■ **Instructions for the task**
Set all the entries down again, unaltered.
Segment Start: Data supplied
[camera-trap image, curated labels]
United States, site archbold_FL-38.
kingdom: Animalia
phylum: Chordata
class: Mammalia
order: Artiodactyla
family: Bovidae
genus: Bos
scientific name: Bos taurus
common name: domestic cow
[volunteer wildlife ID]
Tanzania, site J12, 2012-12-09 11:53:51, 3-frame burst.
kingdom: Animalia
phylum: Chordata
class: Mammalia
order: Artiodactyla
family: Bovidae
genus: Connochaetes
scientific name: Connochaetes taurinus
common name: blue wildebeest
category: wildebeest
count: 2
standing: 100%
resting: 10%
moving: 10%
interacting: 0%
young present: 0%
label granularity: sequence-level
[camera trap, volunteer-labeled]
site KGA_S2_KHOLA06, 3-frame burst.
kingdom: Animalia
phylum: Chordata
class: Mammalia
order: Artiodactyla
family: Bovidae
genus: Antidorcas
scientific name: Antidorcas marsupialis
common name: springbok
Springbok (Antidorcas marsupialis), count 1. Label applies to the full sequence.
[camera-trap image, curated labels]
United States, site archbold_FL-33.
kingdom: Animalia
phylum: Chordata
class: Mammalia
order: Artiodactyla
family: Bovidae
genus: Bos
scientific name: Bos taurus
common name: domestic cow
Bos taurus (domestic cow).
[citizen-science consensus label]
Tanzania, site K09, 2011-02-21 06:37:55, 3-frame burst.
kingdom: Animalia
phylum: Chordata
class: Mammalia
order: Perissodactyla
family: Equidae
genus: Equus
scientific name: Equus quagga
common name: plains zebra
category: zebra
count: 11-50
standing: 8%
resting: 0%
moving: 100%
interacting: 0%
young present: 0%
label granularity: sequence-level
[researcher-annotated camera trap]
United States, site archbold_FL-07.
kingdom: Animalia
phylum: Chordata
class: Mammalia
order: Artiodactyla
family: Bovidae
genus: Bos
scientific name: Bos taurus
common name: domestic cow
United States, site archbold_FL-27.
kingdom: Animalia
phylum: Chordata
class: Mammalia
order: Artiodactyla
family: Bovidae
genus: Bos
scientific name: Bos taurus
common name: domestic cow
Segment End: Data supplied
■ **Output of the task**
[camera-trap image, curated labels]
United States, site archbold_FL-38.
kingdom: Animalia
phylum: Chordata
class: Mammalia
order: Artiodactyla
family: Bovidae
genus: Bos
scientific name: Bos taurus
common name: domestic cow
[volunteer wildlife ID]
Tanzania, site J12, 2012-12-09 11:53:51, 3-frame burst.
kingdom: Animalia
phylum: Chordata
class: Mammalia
order: Artiodactyla
family: Bovidae
genus: Connochaetes
scientific name: Connochaetes taurinus
common name: blue wildebeest
category: wildebeest
count: 2
standing: 100%
resting: 10%
moving: 10%
interacting: 0%
young present: 0%
label granularity: sequence-level
[camera trap, volunteer-labeled]
site KGA_S2_KHOLA06, 3-frame burst.
kingdom: Animalia
phylum: Chordata
class: Mammalia
order: Artiodactyla
family: Bovidae
genus: Antidorcas
scientific name: Antidorcas marsupialis
common name: springbok
Springbok (Antidorcas marsupialis), count 1. Label applies to the full sequence.
[camera-trap image, curated labels]
United States, site archbold_FL-33.
kingdom: Animalia
phylum: Chordata
class: Mammalia
order: Artiodactyla
family: Bovidae
genus: Bos
scientific name: Bos taurus
common name: domestic cow
Bos taurus (domestic cow).
[citizen-science consensus label]
Tanzania, site K09, 2011-02-21 06:37:55, 3-frame burst.
kingdom: Animalia
phylum: Chordata
class: Mammalia
order: Perissodactyla
family: Equidae
genus: Equus
scientific name: Equus quagga
common name: plains zebra
category: zebra
count: 11-50
standing: 8%
resting: 0%
moving: 100%
interacting: 0%
young present: 0%
label granularity: sequence-level
[researcher-annotated camera trap]
United States, site archbold_FL-07.
kingdom: Animalia
phylum: Chordata
class: Mammalia
order: Artiodactyla
family: Bovidae
genus: Bos
scientific name: Bos taurus
common name: domestic cow
United States, site archbold_FL-27.
kingdom: Animalia
phylum: Chordata
class: Mammalia
order: Artiodactyla
family: Bovidae
genus: Bos
scientific name: Bos taurus
common name: domestic cow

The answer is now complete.